Contact: Pam Besel [email protected]

EMMY AWARD WINNING JOURNALIST TO SPEAK AT OWU COMMENCEMENT

DELAWARE, OHIO -- Mention journalist Michel McQueen's name to most ABC network news viewers of " Day One," and "Nightline," and comments involving her stellar reporting will surface. The Emmy award- winning McQueen will visit Ohio Wesleyan's campus on Sunday, May 9, as Commencement speaker for the University's 155th graduation ceremony.

Working closely with OWU President Tom Courtice on the speaker's selection, Katie Crates, Senior Class President, looks forward to McQueen's visit.

"I am excited because a professional journalist of Ms.
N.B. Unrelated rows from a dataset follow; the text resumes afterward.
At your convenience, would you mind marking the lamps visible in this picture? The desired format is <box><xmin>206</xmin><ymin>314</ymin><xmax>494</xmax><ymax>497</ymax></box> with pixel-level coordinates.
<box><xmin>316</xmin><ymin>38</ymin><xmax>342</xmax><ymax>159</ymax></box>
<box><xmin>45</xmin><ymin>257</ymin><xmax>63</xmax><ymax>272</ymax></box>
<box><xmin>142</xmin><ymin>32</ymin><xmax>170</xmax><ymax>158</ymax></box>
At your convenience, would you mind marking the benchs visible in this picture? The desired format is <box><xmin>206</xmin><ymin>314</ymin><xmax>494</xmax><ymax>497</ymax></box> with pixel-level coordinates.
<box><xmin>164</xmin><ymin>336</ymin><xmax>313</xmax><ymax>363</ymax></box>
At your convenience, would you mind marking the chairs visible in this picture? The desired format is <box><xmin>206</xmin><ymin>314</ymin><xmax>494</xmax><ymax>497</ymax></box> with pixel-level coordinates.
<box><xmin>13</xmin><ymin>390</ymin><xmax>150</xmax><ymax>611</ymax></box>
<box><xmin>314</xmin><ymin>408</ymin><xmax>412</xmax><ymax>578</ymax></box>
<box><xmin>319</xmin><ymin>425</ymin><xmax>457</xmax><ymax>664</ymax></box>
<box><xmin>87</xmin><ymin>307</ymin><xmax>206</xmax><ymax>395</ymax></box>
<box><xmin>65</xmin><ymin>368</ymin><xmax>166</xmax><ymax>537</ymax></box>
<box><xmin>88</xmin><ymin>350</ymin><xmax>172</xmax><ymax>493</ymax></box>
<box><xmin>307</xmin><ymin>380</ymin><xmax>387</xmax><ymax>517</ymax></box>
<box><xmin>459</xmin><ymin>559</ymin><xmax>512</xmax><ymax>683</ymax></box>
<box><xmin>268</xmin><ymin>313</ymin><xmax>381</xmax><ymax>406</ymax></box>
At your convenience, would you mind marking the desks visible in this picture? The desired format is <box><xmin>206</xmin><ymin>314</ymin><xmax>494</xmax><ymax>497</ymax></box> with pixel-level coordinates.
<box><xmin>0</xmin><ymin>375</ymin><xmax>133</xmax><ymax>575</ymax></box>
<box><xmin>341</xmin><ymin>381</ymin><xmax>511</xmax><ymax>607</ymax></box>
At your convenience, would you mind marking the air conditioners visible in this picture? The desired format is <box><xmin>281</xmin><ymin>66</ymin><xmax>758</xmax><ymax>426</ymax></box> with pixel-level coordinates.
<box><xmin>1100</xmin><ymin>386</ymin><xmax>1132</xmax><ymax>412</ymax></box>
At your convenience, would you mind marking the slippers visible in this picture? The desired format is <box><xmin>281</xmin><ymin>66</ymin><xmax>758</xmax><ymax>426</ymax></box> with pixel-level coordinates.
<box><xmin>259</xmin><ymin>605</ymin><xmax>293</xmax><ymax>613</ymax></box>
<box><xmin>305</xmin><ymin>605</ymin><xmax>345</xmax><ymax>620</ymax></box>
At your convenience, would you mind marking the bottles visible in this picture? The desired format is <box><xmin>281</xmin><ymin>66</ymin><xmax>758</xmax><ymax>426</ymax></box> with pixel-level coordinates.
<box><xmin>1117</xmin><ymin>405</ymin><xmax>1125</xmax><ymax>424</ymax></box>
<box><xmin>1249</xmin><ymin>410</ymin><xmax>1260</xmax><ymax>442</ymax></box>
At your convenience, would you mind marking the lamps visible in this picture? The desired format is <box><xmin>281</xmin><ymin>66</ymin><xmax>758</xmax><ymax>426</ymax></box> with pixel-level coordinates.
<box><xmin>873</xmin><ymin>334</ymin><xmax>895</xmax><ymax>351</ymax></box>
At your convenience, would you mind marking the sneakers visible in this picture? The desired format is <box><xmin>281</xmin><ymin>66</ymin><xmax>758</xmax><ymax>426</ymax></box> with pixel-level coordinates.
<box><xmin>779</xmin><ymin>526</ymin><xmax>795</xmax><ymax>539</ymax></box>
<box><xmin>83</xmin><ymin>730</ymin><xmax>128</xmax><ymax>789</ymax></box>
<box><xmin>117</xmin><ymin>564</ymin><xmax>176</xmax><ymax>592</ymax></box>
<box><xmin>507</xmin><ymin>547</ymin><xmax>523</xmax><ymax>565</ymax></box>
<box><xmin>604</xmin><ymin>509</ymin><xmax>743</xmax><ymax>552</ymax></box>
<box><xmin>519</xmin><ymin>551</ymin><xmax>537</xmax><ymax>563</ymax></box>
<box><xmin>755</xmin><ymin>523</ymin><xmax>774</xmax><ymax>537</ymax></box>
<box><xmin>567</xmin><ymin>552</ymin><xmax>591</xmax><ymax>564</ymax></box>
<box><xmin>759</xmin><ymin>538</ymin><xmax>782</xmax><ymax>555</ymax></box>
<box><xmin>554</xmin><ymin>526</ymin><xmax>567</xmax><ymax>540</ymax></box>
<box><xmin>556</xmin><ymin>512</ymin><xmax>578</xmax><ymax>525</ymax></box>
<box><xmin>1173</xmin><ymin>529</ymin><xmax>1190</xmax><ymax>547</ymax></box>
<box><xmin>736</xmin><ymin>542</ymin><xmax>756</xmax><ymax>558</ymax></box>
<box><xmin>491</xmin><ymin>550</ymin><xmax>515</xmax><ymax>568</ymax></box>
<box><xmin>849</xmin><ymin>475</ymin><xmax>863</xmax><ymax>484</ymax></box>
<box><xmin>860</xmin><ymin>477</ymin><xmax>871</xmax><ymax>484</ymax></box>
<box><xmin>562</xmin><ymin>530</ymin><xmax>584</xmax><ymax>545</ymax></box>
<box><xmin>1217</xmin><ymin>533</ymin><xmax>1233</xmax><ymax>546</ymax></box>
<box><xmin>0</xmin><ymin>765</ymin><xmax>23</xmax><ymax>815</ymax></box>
McQueen's calibre will be our Commencement speaker," said Crates, also emphasizing that it will be refreshing to have a female speaker be part of an Ohio Wesleyan Commencement.

"We are pleased to welcome Michel McQueen to the OWU campus," agreed President Courtice. "Her professional accomplishments springboarding from a liberal arts educational background will be a source of inspiration for our graduates."

Michel McQueen's impressive print and broadcast portfolio includes more than ten years of experience covering state and local politics for the Washington Post and national politics and policy for the Wall Street Journal, where she was White House Correspondent. She has been a regular panelist on the PBS show, "Washington Week in Review."

McQueen, a graduate cum laude of Radcliffe College at Harvard, joined ABC News in September 1992, where she now is a correspondent for "Nightline," one of the nation's premier public affairs shows. She has covered a wide range of stories from government budget battles to personal contact scandals in the military to the controversy over the honorary Oscar awarded recently to director Elia Kazan. McQueen has contributed a number of reports to the acclaimed series "America in Black and White," receiving an Emmy nomination and special notice in TV Guide's "Cheers" column for a story on racial stereotyping in TV news.

Contributing to a wide range of ABC programs and specials, McQueen's reports have included an hour-long documentary on the Anita Hill-Clarence Thomas controversy for ABC's "Turning Point," a critically acclaimed special on AIDS, and "Cedric's Story," concerning the struggle of being a brilliant student in an inner-city school.

Prior to joining "Nightline," McQueen reported for the ABC news magazine program, "Day One," at which she reported on the international campaign to ban the use of land mines. She won an Emmy for this story.

McQueen's other noteworthy honors include: the 1992 Candace Award for Communications from the National Coalition of 100 Black Women; the 1995 Joan Barone Award for Excellence in Washington based National Affairs/Public Policy Broadcasting given by the Radio and Television Correspondent's Association; and, a recent citation from Columbia University's graduate school of journalism as being among the country's best in covering racial and ethnic issues.